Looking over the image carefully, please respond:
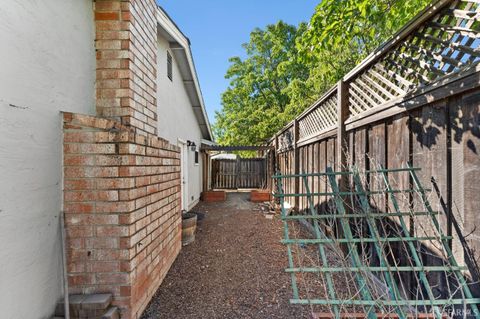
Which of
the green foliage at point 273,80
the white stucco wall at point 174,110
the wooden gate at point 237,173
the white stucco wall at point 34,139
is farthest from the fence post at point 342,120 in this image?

● **Request**: Set down the lines of the records above exactly, apart from the pictures.

● **Written answer**:
Looking over the image carefully, please respond:
Which of
the green foliage at point 273,80
the white stucco wall at point 174,110
the wooden gate at point 237,173
the white stucco wall at point 34,139
is farthest from the fence post at point 342,120 in this image?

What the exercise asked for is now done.